Hep beklemistin, önce kendin için, sonra çocuklarin için !
Daha uzun yasadiysan bu sefer ayni seyleri torunlarin için...
Ama hep bekledin. Bir bekledigin gerçeklesince baska bir seyleri bekledin... Beklemekle geçti hayatin...

Çok gariptir ki yüzde yüz karsilasacagini bildigin seyi hiç beklemedin.
Düsünmek bile istemedin.
Son istasyona yaklastigini hissettikçe trene daha bir yapistin.
Kiradaki evlerine ve dükkanlarina zam üstüne zam yaptin.
Bankadaki paralarini daha da çogaltmanin hirsiyla geceleri uykunu kaçirdin.
Yoksullara yardimi düsünmedin. Bazan üç bes kurusu yahut eskimis bir elbiseyi verdinse de minnet ettin. Yoksulu küçük gördün, kendini yücelttin.
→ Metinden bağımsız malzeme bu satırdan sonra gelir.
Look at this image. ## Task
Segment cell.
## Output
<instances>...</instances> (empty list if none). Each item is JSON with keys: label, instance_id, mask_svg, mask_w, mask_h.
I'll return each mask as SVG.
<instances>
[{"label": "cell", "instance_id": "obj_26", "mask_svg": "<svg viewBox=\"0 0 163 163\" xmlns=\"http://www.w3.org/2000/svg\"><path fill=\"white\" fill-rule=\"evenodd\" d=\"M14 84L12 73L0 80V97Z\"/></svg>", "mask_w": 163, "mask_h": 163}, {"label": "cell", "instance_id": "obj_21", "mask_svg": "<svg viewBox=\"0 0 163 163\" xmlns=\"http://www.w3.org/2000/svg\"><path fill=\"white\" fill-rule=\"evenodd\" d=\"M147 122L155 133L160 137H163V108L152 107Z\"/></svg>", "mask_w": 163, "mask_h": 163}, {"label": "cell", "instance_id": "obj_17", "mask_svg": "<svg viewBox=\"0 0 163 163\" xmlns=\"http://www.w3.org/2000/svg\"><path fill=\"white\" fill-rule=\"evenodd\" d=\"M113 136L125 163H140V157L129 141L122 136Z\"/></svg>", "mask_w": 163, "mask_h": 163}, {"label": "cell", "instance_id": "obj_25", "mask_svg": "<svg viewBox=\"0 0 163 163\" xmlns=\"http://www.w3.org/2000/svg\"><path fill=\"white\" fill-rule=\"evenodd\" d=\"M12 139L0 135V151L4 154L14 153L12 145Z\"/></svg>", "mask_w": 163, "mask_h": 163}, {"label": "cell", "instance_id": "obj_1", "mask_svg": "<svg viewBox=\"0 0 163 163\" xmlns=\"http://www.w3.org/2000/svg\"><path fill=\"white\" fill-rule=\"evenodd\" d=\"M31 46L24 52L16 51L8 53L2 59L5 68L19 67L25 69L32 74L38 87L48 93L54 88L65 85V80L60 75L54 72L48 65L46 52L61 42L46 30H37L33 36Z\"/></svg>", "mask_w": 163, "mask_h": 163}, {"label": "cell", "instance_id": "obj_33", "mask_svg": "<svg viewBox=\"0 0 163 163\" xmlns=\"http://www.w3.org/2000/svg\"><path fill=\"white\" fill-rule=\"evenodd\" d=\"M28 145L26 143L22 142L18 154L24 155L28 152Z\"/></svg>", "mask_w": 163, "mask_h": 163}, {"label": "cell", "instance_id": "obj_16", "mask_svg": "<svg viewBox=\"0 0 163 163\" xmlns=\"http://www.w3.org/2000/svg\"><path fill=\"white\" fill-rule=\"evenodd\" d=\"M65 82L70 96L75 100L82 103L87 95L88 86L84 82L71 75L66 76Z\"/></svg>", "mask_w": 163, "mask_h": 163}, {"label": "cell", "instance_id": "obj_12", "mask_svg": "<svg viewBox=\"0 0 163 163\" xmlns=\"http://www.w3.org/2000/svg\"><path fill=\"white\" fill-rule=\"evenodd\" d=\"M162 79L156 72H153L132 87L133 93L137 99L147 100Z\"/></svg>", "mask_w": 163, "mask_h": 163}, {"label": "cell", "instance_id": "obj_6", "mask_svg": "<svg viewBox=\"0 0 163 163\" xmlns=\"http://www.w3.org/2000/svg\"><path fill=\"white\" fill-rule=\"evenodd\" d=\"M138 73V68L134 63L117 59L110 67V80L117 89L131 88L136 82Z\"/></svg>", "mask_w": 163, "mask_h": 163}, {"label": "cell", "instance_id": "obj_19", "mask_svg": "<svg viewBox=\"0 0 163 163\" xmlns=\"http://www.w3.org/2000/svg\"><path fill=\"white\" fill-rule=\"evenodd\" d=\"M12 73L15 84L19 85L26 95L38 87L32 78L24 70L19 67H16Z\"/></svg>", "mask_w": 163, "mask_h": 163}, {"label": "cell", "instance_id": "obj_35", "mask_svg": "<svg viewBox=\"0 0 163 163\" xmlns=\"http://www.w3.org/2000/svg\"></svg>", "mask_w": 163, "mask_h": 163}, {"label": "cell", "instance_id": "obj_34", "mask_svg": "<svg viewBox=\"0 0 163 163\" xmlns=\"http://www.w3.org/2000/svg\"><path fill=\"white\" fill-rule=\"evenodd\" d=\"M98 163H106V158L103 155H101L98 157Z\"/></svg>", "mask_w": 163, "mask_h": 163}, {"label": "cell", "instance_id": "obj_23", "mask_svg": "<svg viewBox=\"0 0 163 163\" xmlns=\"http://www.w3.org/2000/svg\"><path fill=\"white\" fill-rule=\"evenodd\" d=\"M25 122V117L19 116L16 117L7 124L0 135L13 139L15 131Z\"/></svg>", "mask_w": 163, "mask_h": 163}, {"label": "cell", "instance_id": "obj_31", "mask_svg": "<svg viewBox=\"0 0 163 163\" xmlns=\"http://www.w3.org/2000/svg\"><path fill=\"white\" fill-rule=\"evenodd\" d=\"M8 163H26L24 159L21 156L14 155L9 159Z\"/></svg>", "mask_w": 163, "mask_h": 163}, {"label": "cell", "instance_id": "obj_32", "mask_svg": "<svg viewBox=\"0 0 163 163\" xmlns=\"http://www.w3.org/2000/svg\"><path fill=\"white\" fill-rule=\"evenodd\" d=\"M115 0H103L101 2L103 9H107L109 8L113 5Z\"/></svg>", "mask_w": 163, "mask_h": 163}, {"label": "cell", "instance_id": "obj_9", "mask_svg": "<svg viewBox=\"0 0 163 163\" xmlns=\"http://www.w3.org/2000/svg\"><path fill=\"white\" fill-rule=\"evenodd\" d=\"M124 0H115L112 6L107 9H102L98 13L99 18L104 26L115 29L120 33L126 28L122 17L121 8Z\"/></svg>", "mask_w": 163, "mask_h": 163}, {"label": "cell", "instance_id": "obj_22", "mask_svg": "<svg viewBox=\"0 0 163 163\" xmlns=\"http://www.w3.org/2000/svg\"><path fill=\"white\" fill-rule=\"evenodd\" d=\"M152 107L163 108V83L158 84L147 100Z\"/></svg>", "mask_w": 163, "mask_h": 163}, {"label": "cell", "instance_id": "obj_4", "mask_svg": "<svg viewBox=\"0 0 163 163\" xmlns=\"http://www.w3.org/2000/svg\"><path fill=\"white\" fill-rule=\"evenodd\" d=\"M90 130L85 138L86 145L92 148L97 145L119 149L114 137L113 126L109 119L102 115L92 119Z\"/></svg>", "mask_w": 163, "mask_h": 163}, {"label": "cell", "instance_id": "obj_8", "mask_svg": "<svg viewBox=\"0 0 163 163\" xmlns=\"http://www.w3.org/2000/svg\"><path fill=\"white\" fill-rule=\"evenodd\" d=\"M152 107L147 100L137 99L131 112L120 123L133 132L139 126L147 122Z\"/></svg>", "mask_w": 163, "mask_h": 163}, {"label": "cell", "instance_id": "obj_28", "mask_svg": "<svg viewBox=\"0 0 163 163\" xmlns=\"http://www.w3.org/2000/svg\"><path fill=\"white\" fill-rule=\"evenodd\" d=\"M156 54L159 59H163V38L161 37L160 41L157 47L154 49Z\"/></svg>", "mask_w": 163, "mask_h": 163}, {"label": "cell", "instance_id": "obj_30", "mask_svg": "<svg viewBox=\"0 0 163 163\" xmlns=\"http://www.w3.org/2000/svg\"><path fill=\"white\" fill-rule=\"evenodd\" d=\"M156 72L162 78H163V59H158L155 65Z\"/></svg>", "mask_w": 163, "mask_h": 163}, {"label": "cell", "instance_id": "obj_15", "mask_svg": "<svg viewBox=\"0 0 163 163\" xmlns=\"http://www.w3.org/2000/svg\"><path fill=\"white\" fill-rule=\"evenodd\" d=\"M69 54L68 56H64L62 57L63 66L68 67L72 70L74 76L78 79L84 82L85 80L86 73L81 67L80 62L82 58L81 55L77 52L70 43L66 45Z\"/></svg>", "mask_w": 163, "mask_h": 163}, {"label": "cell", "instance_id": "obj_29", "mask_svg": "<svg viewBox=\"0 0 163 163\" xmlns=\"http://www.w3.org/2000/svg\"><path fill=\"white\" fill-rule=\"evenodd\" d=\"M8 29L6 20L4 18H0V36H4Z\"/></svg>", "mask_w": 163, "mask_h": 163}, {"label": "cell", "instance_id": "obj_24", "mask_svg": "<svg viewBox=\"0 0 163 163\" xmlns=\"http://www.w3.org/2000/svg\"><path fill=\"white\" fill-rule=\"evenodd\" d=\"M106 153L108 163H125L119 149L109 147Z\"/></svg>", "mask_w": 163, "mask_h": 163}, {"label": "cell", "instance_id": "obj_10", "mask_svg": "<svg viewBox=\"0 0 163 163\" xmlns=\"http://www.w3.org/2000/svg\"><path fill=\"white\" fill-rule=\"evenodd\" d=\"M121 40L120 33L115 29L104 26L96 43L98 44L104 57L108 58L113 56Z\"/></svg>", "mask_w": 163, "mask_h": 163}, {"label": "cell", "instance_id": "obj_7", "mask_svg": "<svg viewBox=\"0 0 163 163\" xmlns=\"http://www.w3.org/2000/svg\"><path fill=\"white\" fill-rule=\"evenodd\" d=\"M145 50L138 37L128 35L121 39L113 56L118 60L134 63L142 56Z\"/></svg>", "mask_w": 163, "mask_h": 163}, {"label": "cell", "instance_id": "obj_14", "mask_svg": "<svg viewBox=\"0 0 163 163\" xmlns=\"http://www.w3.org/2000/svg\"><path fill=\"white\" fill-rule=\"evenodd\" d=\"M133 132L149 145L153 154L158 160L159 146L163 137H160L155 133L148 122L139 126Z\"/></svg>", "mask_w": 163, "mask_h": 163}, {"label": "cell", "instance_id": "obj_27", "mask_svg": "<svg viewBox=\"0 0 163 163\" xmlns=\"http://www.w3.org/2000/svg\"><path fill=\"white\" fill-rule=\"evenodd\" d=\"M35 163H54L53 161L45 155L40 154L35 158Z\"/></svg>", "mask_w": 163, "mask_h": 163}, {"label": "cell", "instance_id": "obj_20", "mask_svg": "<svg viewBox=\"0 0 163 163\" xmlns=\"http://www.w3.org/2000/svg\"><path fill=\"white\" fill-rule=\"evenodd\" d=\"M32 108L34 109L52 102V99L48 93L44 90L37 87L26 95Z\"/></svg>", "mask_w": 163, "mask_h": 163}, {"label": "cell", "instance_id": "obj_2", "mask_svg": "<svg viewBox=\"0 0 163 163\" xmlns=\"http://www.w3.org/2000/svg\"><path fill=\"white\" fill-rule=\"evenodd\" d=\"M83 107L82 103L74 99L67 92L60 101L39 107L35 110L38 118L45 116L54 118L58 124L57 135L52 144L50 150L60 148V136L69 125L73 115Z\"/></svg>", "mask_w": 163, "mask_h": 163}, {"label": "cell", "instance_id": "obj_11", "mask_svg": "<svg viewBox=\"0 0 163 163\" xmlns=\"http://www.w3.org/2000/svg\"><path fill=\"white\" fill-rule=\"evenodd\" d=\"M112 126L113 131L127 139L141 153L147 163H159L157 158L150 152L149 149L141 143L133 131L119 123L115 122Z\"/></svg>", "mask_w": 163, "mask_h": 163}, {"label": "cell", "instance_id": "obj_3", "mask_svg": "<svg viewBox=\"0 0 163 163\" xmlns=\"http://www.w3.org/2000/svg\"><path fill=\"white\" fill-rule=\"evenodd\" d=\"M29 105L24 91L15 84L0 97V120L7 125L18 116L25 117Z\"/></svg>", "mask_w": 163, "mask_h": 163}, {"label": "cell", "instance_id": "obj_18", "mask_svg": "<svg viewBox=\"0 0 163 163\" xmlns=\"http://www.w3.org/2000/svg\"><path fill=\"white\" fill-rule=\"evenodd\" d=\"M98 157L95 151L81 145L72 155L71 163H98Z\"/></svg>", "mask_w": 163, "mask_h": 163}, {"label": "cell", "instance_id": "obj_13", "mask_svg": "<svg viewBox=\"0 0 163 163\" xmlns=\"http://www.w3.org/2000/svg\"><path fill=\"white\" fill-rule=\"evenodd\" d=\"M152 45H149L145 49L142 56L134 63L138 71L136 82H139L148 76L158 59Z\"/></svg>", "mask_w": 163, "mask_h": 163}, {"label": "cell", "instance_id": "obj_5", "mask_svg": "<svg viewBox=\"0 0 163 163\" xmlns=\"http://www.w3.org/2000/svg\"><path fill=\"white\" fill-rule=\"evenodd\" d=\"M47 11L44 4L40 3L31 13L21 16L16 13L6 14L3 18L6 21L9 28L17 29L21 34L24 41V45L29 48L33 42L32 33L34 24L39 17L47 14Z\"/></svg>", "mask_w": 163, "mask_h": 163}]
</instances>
Son istasyona varan arkadaslarinin ve akrabalarinin gidisini hüzünle seyrettin.
Arada bir bu ayrilislar olmasa son istasyonu aklina hiç getirmeyecektin...
Trenin son düdügünü çalacagi günün korkusuyla komplekslere girdin. Bunaldin, çevrendekileri bunalttin.

Sonunda herkes gibi ÖLDÜN...

Niçin dogdugunu, nereden gelip nereye gittigini, hayatin gerçek amacini, ölümün anlamini ve ölümden sonrasini merak etmeden bu dünyaya gelip gittin.
Hamam böcegi, kertenkele ve evinde besledigin minnos kedi de yasamlari boyunca bunlari merak etmediler.

Senin onlara, yahut onlarin sana hayli benzedigini söylesem bunun sebebini de merak etmezsin sanirim!